#### [What you will do]
Go through the entries and transcribe each one exactly, dropping the pictures.

#### [Exercise data]

..............................

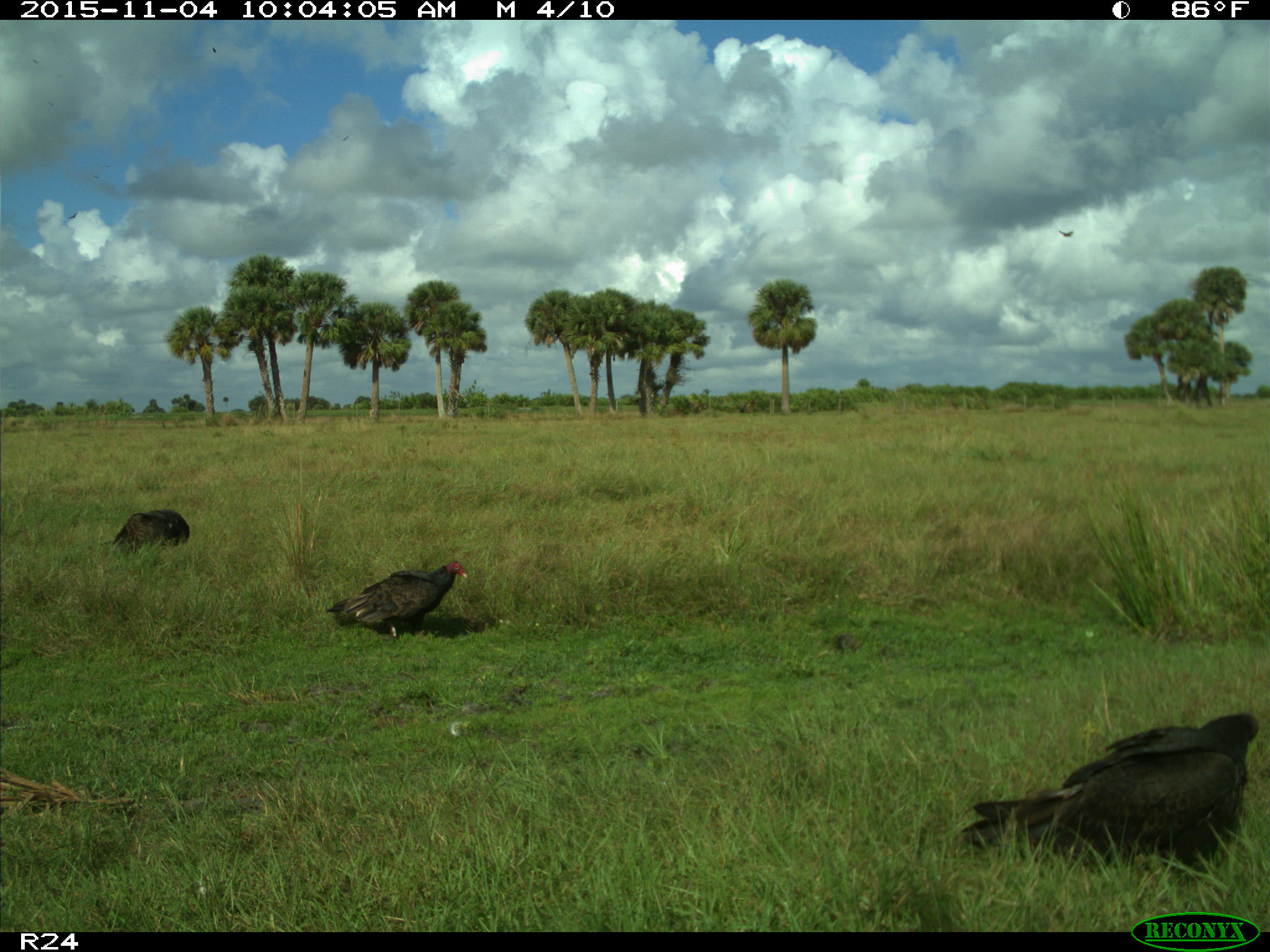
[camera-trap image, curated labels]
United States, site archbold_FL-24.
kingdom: Animalia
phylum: Chordata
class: Aves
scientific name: Aves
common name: birds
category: unidentified bird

..............................

#### [Exercise answer]
[camera-trap image, curated labels]
United States, site archbold_FL-24.
kingdom: Animalia
phylum: Chordata
class: Aves
scientific name: Aves
common name: birds
category: unidentified bird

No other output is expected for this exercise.